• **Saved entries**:
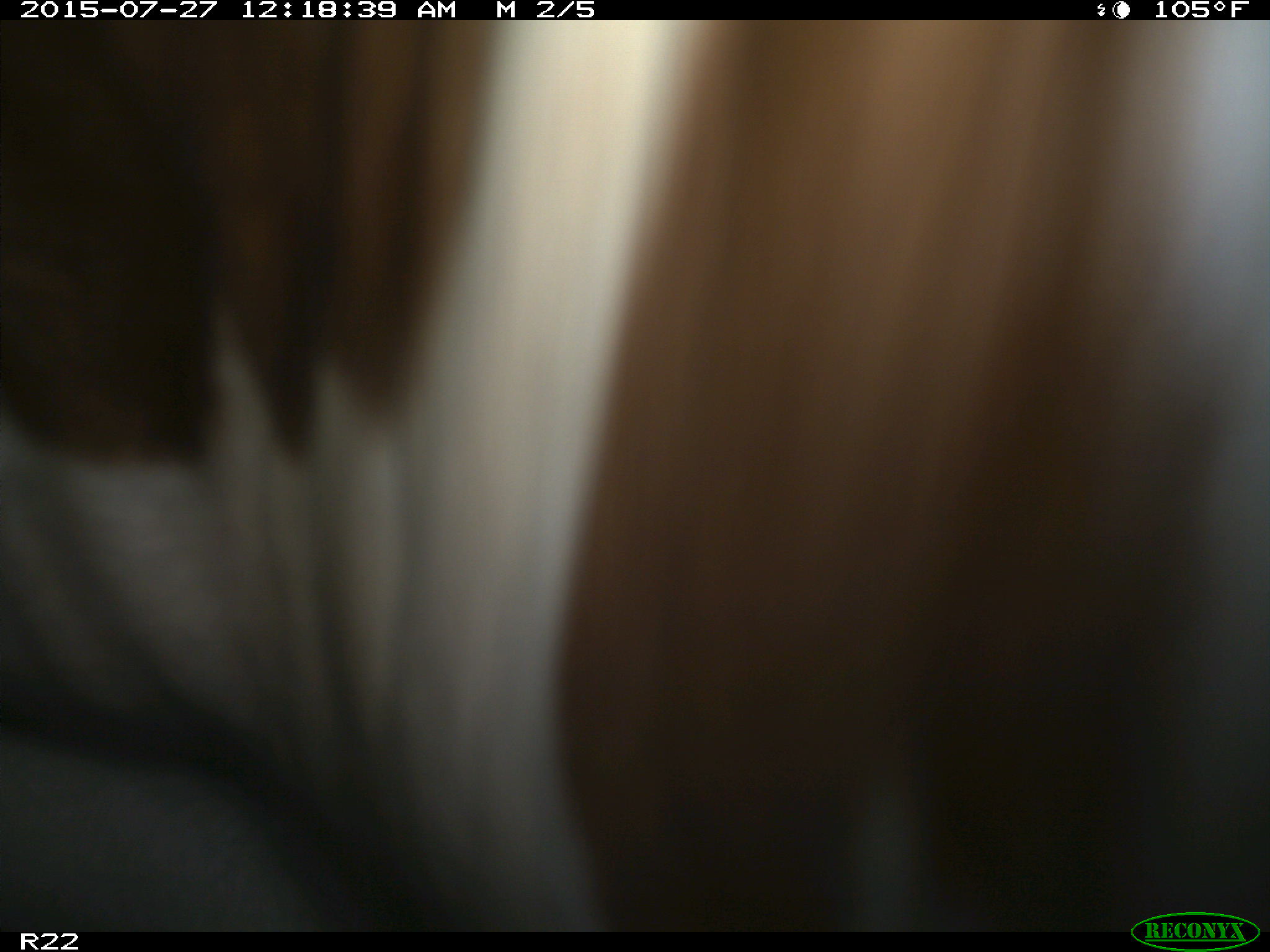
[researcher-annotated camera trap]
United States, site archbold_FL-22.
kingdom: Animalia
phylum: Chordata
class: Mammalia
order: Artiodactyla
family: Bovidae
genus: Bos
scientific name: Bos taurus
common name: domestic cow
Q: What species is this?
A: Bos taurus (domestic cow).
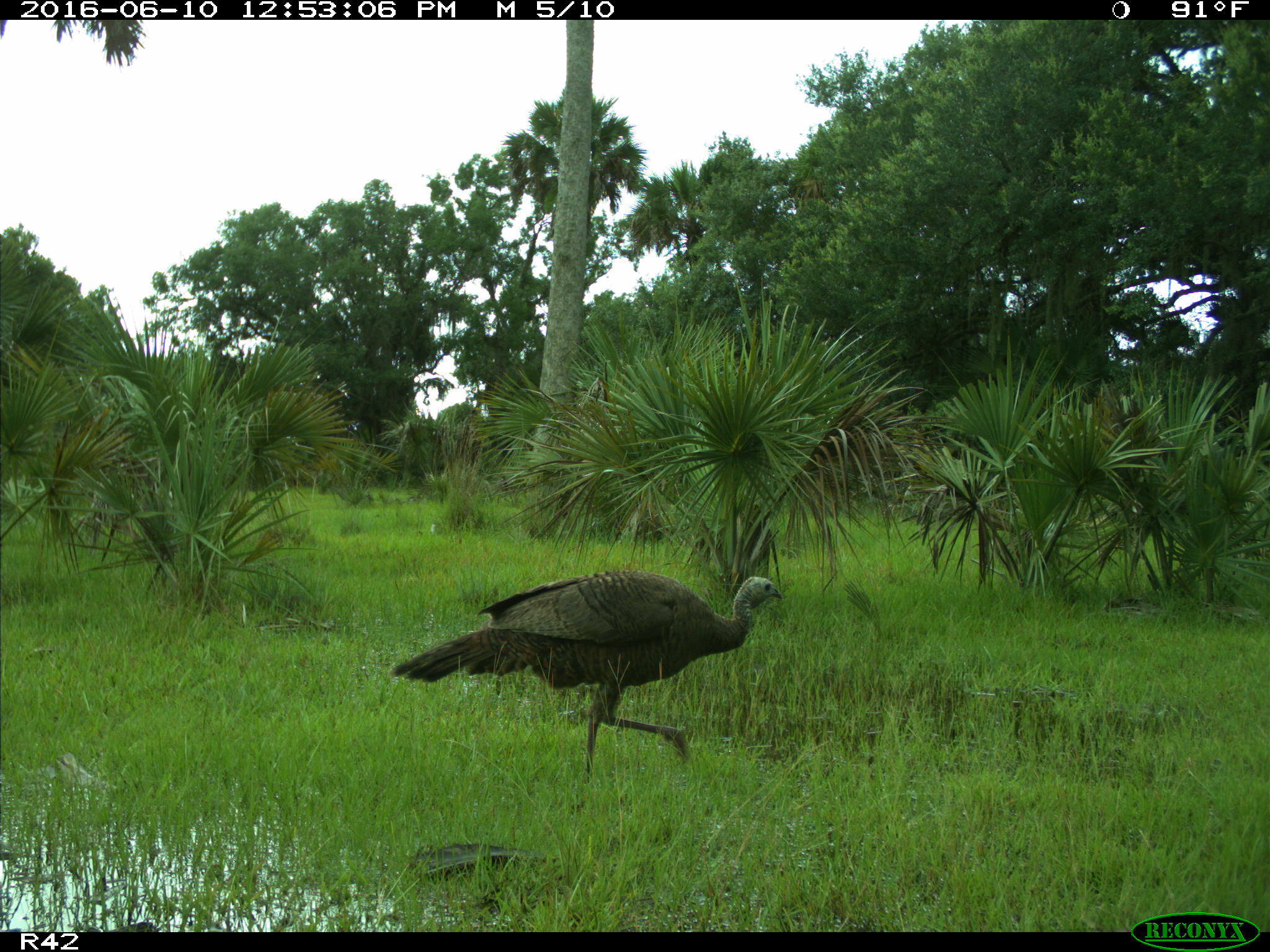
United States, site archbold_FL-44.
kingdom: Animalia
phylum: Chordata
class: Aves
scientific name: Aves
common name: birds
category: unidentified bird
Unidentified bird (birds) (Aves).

--

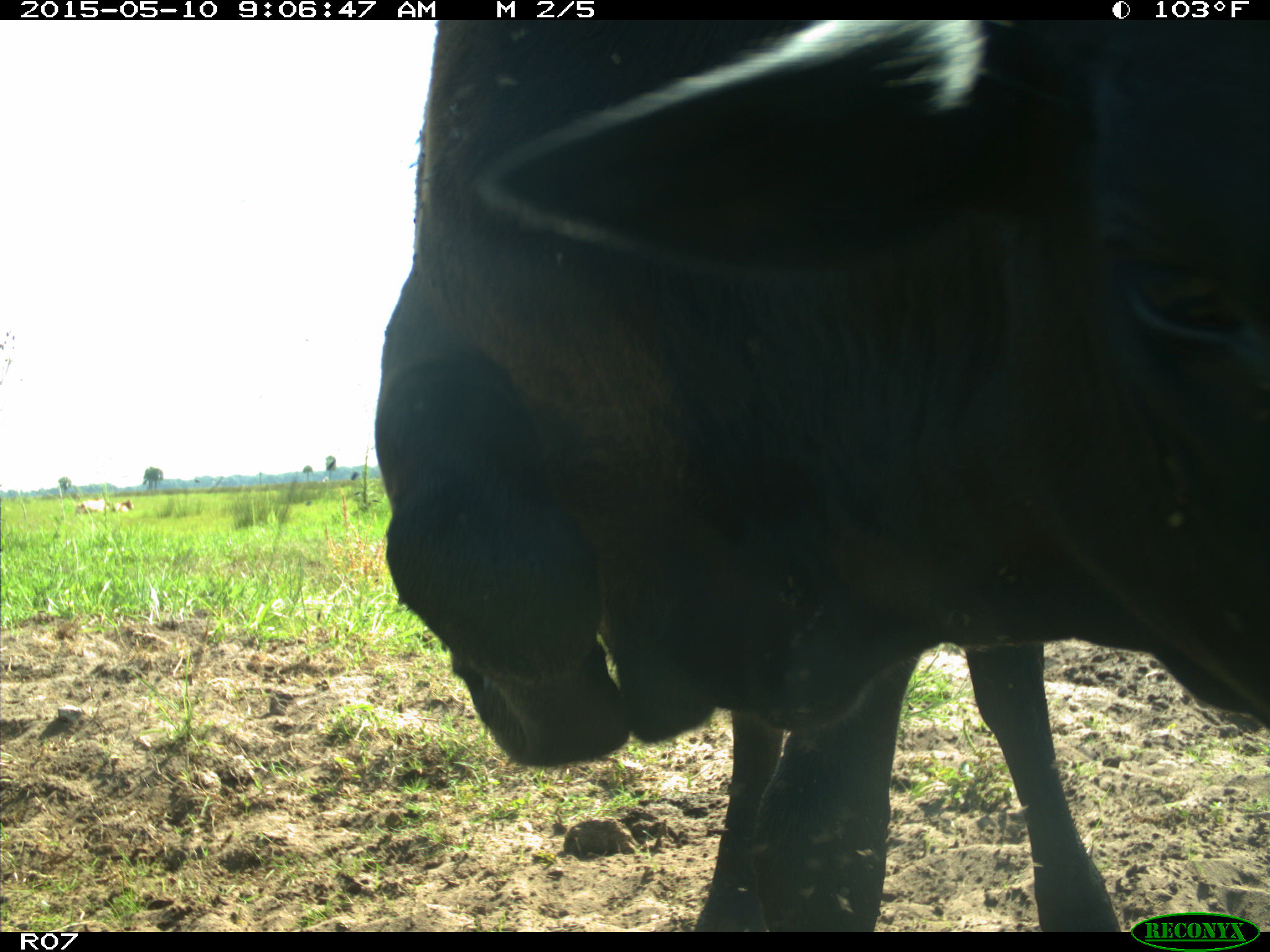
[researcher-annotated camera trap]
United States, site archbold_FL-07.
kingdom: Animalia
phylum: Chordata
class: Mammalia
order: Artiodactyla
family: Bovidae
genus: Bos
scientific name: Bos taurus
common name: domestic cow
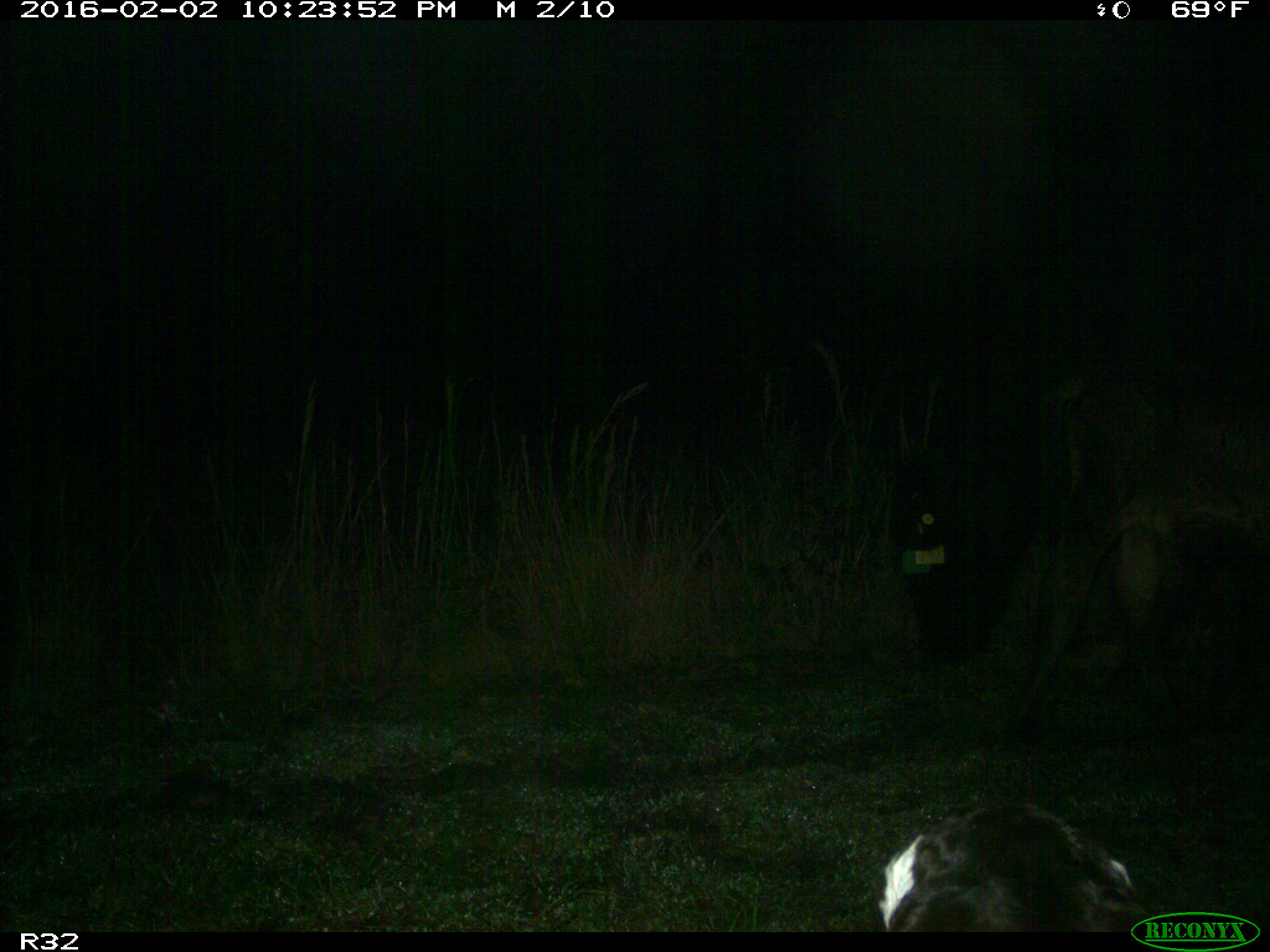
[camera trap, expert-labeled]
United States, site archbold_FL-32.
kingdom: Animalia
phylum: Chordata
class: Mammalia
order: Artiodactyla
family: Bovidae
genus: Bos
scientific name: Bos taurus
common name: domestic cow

• **TASK DETAILS**: Among the lines above, return each one holding the string "United".

• **SOLUTION**:
United States, site archbold_FL-22.
United States, site archbold_FL-44.
United States, site archbold_FL-07.
United States, site archbold_FL-32.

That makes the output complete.